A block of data
━━━━

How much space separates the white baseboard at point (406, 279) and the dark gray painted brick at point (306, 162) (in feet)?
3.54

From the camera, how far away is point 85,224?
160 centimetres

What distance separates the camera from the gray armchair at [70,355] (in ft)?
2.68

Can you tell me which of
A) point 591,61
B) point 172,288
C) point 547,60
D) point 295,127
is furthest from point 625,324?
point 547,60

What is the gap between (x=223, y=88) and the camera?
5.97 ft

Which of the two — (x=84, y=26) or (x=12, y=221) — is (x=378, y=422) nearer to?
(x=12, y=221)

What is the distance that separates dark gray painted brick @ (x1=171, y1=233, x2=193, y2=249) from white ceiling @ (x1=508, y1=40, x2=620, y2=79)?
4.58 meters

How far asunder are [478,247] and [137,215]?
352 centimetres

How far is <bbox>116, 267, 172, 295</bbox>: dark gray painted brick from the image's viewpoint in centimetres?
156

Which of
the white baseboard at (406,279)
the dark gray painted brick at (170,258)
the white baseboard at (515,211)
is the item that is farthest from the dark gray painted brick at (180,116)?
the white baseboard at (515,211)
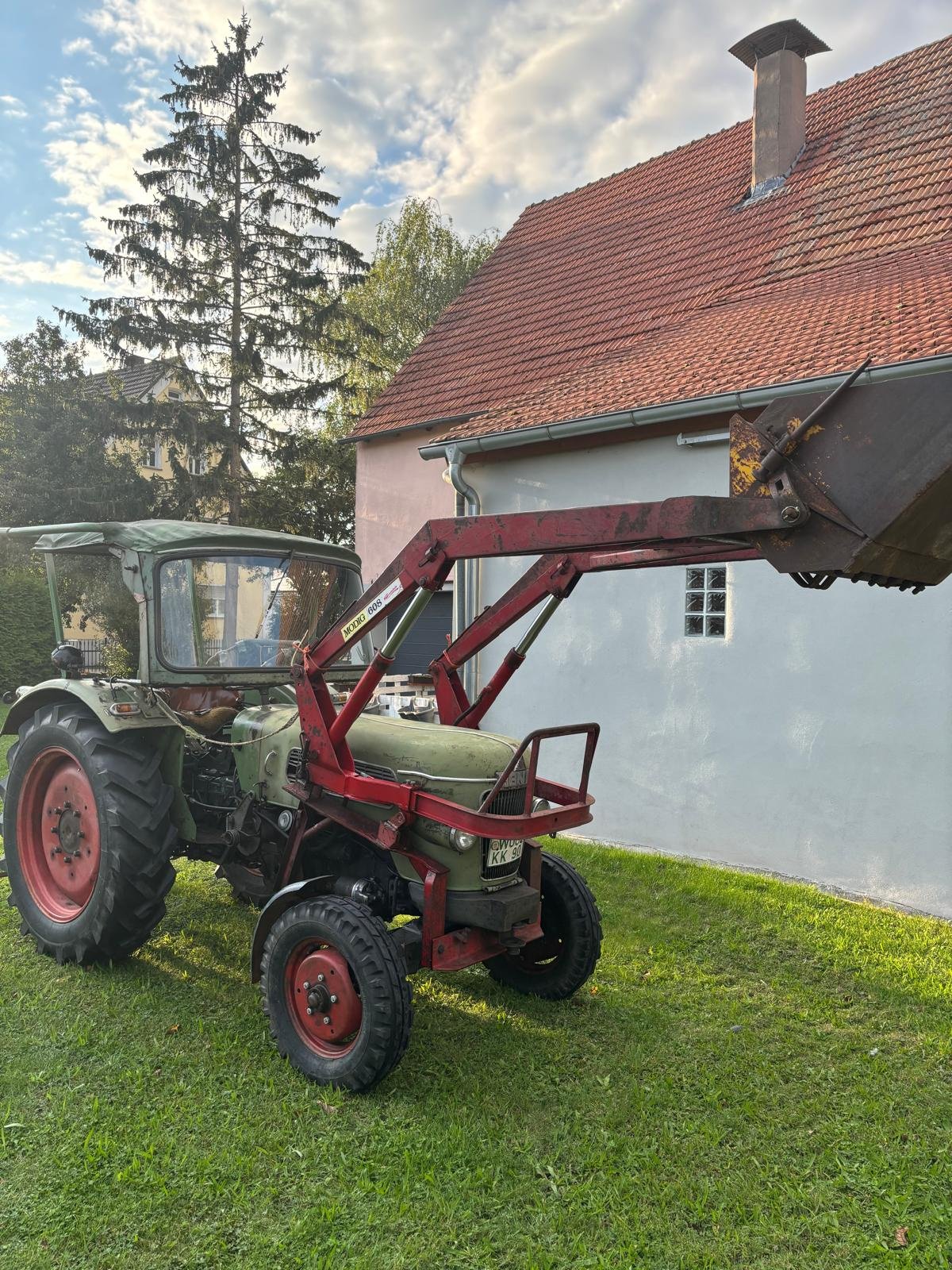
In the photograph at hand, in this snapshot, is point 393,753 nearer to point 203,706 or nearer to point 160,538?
point 203,706

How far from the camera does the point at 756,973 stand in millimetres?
4457

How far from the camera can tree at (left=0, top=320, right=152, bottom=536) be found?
1617 cm

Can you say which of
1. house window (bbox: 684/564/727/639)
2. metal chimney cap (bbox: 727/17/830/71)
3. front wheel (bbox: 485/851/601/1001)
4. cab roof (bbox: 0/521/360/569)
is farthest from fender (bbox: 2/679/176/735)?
metal chimney cap (bbox: 727/17/830/71)

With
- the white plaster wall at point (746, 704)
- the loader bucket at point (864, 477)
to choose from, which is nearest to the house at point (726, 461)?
the white plaster wall at point (746, 704)

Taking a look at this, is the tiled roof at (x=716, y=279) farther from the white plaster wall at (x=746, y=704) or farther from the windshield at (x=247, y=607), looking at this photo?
Result: the windshield at (x=247, y=607)

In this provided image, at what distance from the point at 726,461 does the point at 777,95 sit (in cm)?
609

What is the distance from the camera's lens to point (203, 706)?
439 centimetres

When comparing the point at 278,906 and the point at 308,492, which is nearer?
the point at 278,906

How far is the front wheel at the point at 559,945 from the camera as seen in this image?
13.0 feet

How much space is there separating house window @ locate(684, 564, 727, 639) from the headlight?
3668 millimetres

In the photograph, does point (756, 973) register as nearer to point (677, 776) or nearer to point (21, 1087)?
point (677, 776)

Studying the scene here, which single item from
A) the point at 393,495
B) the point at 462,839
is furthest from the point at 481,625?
the point at 393,495

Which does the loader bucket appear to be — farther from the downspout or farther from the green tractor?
the downspout

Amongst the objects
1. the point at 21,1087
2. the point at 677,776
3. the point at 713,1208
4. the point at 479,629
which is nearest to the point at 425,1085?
the point at 713,1208
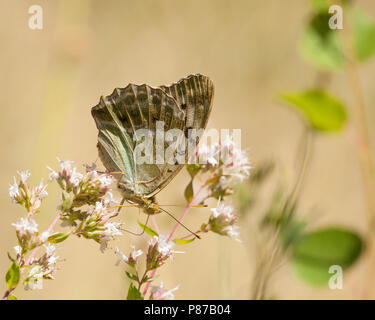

━━━━

Copy out the items word for word, from the line containing "Taking a look" through the end of the items, and leave out the pictures.

Taking a look at this, is the tiled roof at (x=716, y=279) farther from the white plaster wall at (x=746, y=704) or farther from the windshield at (x=247, y=607), looking at this photo?
Result: the windshield at (x=247, y=607)

In this provided image, at what distance from the point at 726,461 does the point at 777,95 sit (in cm)?
609

What is the distance from the camera's lens to point (203, 706)?
439 centimetres

When comparing the point at 278,906 and the point at 308,492, which is nearer?
the point at 278,906

How far is the front wheel at the point at 559,945 from the camera as seen in this image?
13.0 feet

How much space is there separating house window @ locate(684, 564, 727, 639) from the headlight?
3668 millimetres

In the photograph, does point (756, 973) register as nearer to point (677, 776) or nearer to point (21, 1087)?
point (677, 776)

Studying the scene here, which single item from
A) the point at 393,495
B) the point at 462,839
is furthest from the point at 481,625?
the point at 393,495

Which does the loader bucket appear to be — farther from the downspout or farther from the green tractor?
the downspout

Amongst the objects
1. the point at 21,1087
2. the point at 677,776
3. the point at 713,1208
4. the point at 479,629
which is nearest to the point at 425,1085?
the point at 713,1208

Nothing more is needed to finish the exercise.